9. Complicated with other malignant tumors within 2 years prior to the first
administration, except for cured skin squamous cell carcinoma, basal cell carcinoma,
superficial bladder cancer, prostate/cervix/breast carcinoma in situ (only phase Ib).

10. Participants with human immunodeficiency virus antibody (HIVAb) positive, active
tuberculosis, active hepatitis B virus infection (HBV-DNA copy number> 104) or
hepatitis C virus (HCV) infection.

11. Participants with poorly controlled hypertension by two kinds of antihypertensive
drugs (systolic blood pressure>150 mmHg or diastolic blood pressure>100 mmHg).

12. Participants with history of severe heart disease, such as: symptomatic congestive
heart failure (CHF) ≥ grade 2 (CTCAE 5.0), New York Heart Association (NYHA) ≥ grade 2
heart failure, history of transmural myocardial infarction, unstable angina pectoris
etc.

13. Participants with prolonged QT interval (male QTc> 450 msec or female QTc> 470 msec),
complete left bundle branch block, III grade atrioventricular block.

14. The toxicity of the previous anti-tumor therapy has not recovered to ≤1 (NCI-CTCAE
v5.0) or the baseline level, except for peripheral neuropathy (need to be restored to
≤2) and hair loss.

15. Participants with allogeneic bone marrow or organ transplantation history.
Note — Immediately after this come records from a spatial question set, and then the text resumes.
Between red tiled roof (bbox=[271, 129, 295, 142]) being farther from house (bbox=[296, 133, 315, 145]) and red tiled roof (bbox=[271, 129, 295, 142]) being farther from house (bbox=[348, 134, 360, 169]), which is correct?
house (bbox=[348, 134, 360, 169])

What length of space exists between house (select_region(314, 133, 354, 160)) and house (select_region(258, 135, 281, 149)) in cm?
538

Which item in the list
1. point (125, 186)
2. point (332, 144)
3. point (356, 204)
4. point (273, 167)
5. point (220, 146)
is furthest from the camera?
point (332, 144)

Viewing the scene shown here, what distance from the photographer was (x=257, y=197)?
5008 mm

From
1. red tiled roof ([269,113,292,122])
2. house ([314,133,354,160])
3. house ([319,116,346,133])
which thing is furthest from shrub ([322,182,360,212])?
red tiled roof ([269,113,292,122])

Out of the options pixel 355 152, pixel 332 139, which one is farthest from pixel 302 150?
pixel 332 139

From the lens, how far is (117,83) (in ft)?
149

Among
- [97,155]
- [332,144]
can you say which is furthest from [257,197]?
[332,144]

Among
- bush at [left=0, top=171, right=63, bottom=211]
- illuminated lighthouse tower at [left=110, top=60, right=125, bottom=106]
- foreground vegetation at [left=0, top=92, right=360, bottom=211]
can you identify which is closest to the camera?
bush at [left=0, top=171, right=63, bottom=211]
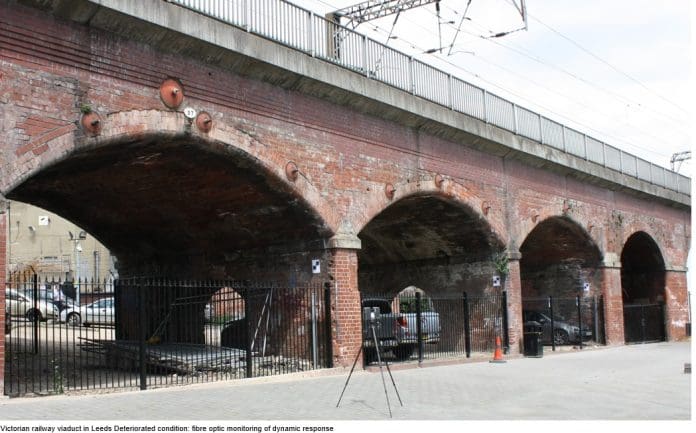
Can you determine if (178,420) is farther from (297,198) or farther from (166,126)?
(297,198)

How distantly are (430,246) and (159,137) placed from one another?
11.3 meters

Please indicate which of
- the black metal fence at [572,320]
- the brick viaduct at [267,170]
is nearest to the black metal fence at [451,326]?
the brick viaduct at [267,170]

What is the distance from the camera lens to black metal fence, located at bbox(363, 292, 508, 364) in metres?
18.0

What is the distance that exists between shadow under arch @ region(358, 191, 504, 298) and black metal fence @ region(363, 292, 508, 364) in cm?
60

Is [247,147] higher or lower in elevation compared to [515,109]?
lower

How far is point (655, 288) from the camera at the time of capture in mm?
29969

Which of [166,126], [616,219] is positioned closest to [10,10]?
[166,126]

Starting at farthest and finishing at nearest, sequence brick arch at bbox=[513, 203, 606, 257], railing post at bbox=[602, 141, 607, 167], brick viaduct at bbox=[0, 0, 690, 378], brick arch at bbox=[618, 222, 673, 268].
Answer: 1. brick arch at bbox=[618, 222, 673, 268]
2. railing post at bbox=[602, 141, 607, 167]
3. brick arch at bbox=[513, 203, 606, 257]
4. brick viaduct at bbox=[0, 0, 690, 378]

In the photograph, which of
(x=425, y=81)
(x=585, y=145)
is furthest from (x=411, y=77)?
(x=585, y=145)

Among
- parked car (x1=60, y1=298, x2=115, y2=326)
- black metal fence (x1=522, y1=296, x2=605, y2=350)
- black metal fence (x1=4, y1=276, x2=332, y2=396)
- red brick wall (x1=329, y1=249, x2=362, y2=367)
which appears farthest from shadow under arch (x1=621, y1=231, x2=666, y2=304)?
parked car (x1=60, y1=298, x2=115, y2=326)

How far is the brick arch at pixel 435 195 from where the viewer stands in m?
15.7

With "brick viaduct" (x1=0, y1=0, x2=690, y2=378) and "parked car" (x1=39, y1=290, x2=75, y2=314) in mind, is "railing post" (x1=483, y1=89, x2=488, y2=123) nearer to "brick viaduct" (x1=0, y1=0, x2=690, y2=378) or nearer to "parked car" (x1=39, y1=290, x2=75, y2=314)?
"brick viaduct" (x1=0, y1=0, x2=690, y2=378)

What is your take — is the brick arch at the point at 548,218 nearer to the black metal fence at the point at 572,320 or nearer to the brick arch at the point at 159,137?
the black metal fence at the point at 572,320

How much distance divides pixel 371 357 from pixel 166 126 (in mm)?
7582
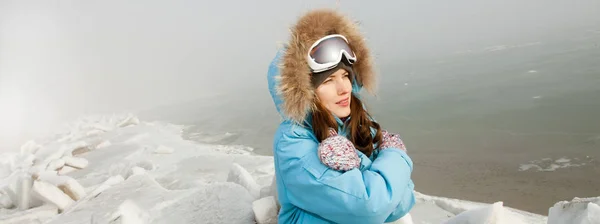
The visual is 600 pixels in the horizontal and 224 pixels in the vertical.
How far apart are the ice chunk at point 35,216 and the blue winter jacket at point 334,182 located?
4.63 m

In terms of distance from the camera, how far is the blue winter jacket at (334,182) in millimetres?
1720

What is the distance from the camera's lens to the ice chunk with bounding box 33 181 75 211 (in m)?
5.26

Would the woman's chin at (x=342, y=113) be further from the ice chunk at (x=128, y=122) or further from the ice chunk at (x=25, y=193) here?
the ice chunk at (x=128, y=122)

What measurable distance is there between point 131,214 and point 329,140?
2.89 meters

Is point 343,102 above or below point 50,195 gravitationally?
above

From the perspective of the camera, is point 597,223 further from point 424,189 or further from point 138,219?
point 424,189

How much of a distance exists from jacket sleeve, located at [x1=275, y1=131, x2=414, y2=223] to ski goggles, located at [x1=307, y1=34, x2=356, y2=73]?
1.37ft

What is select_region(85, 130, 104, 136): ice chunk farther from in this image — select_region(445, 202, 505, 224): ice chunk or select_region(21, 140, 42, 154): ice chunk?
select_region(445, 202, 505, 224): ice chunk

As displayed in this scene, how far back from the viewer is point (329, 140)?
178 cm

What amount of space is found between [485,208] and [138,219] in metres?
3.26

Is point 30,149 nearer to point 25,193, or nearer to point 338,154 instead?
point 25,193

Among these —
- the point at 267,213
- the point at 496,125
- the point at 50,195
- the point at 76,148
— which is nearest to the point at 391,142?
the point at 267,213

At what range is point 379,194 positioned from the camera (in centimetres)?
174

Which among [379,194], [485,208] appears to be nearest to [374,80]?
[379,194]
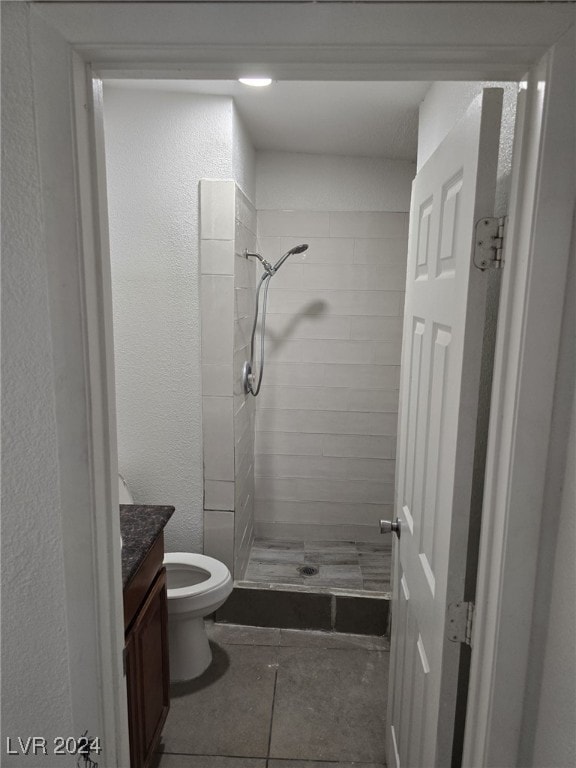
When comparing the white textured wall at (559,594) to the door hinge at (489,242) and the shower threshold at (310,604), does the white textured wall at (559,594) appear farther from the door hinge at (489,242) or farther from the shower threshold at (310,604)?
the shower threshold at (310,604)

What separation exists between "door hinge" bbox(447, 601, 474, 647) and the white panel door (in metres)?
0.01

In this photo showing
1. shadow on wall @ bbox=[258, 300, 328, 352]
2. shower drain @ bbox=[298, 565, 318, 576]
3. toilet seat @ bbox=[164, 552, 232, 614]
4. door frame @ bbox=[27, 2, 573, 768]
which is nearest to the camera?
door frame @ bbox=[27, 2, 573, 768]

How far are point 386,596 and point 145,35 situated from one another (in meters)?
2.49

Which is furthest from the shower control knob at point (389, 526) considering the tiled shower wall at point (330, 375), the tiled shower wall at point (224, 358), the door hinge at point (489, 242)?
the tiled shower wall at point (330, 375)

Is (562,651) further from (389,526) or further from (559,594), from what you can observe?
(389,526)

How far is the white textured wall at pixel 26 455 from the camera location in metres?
0.84

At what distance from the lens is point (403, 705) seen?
151cm

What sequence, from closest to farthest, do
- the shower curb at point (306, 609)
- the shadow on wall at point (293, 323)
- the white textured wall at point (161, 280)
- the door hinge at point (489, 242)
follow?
the door hinge at point (489, 242)
the white textured wall at point (161, 280)
the shower curb at point (306, 609)
the shadow on wall at point (293, 323)

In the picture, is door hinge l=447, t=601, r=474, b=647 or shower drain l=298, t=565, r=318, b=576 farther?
shower drain l=298, t=565, r=318, b=576

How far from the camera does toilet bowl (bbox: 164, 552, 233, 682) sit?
6.97ft

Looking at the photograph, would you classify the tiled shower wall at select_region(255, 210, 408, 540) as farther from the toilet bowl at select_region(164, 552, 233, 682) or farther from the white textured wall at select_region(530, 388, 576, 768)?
the white textured wall at select_region(530, 388, 576, 768)

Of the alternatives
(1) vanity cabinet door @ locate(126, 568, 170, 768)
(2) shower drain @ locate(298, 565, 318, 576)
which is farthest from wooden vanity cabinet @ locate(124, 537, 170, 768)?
(2) shower drain @ locate(298, 565, 318, 576)

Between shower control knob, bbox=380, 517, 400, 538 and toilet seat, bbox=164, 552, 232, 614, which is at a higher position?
shower control knob, bbox=380, 517, 400, 538

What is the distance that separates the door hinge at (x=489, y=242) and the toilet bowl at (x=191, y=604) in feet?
5.79
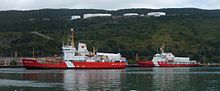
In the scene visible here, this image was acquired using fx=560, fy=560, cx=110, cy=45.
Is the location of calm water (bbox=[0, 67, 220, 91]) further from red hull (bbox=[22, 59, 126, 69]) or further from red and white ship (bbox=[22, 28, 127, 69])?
red and white ship (bbox=[22, 28, 127, 69])

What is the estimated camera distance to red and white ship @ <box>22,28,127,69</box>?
140 m

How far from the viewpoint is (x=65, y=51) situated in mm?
143375

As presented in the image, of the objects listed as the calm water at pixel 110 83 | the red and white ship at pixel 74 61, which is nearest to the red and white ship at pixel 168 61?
the red and white ship at pixel 74 61

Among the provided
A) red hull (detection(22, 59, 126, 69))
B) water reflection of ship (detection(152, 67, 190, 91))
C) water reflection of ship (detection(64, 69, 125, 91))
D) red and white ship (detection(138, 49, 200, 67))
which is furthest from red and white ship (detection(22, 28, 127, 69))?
water reflection of ship (detection(152, 67, 190, 91))

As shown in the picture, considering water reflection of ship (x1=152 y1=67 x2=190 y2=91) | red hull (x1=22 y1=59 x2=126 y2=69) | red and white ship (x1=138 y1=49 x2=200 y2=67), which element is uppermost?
water reflection of ship (x1=152 y1=67 x2=190 y2=91)

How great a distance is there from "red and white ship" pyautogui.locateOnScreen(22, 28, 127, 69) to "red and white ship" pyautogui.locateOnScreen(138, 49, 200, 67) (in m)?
32.0

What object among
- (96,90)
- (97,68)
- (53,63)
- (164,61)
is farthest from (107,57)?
(96,90)

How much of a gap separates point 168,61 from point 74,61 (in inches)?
2123

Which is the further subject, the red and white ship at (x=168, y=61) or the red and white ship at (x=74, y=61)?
the red and white ship at (x=168, y=61)

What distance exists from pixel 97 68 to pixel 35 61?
17.0 meters

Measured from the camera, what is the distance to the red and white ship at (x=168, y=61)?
184000 millimetres

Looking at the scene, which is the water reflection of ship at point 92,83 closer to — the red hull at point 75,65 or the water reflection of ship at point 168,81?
the water reflection of ship at point 168,81

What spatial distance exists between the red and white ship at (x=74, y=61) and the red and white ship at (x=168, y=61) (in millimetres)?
31992

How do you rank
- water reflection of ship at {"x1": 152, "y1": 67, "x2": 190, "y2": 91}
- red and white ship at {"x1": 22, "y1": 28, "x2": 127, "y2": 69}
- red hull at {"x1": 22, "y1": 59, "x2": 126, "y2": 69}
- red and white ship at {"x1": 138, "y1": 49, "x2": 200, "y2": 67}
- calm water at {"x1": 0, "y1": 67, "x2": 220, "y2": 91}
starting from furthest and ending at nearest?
red and white ship at {"x1": 138, "y1": 49, "x2": 200, "y2": 67}, red and white ship at {"x1": 22, "y1": 28, "x2": 127, "y2": 69}, red hull at {"x1": 22, "y1": 59, "x2": 126, "y2": 69}, water reflection of ship at {"x1": 152, "y1": 67, "x2": 190, "y2": 91}, calm water at {"x1": 0, "y1": 67, "x2": 220, "y2": 91}
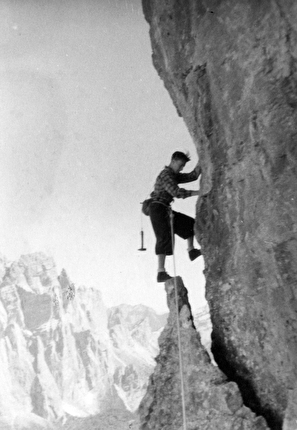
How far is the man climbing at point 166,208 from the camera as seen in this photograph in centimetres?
798

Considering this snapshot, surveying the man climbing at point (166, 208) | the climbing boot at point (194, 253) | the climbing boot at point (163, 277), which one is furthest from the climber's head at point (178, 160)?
the climbing boot at point (163, 277)

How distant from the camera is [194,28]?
703 centimetres

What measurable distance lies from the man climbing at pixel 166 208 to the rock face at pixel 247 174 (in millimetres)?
838

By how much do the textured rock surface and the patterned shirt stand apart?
1951 millimetres

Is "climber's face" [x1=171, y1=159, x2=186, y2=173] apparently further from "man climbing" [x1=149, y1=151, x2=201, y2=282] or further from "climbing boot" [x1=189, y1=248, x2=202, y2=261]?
"climbing boot" [x1=189, y1=248, x2=202, y2=261]

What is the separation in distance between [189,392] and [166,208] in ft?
11.3

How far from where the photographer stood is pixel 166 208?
8.14 metres

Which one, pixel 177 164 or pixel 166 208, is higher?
pixel 177 164

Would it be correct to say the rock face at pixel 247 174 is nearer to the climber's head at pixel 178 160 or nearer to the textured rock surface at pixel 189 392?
the textured rock surface at pixel 189 392

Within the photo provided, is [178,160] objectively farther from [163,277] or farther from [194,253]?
[163,277]

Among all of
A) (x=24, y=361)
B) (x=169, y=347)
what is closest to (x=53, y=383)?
(x=24, y=361)

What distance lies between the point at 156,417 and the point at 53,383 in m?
176

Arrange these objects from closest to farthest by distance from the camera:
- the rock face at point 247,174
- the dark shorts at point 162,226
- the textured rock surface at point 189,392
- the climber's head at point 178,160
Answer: the rock face at point 247,174
the textured rock surface at point 189,392
the dark shorts at point 162,226
the climber's head at point 178,160

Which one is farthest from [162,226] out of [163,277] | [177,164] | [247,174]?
[247,174]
16. Participants who have a history of allergies to recombinant humanized antibodies or
human-mouse chimeric antibodies or any of the components of SI-B003.

17. In the adjuvant (or neoadjuvant) treatment of anthracyclines, the cumulative dose of
anthracyclines is> 360 mg/m2.

18. Pregnant or breastfeeding women.

19. Other conditions that the investigator believes that it is not suitable for
participating in this clinical trial.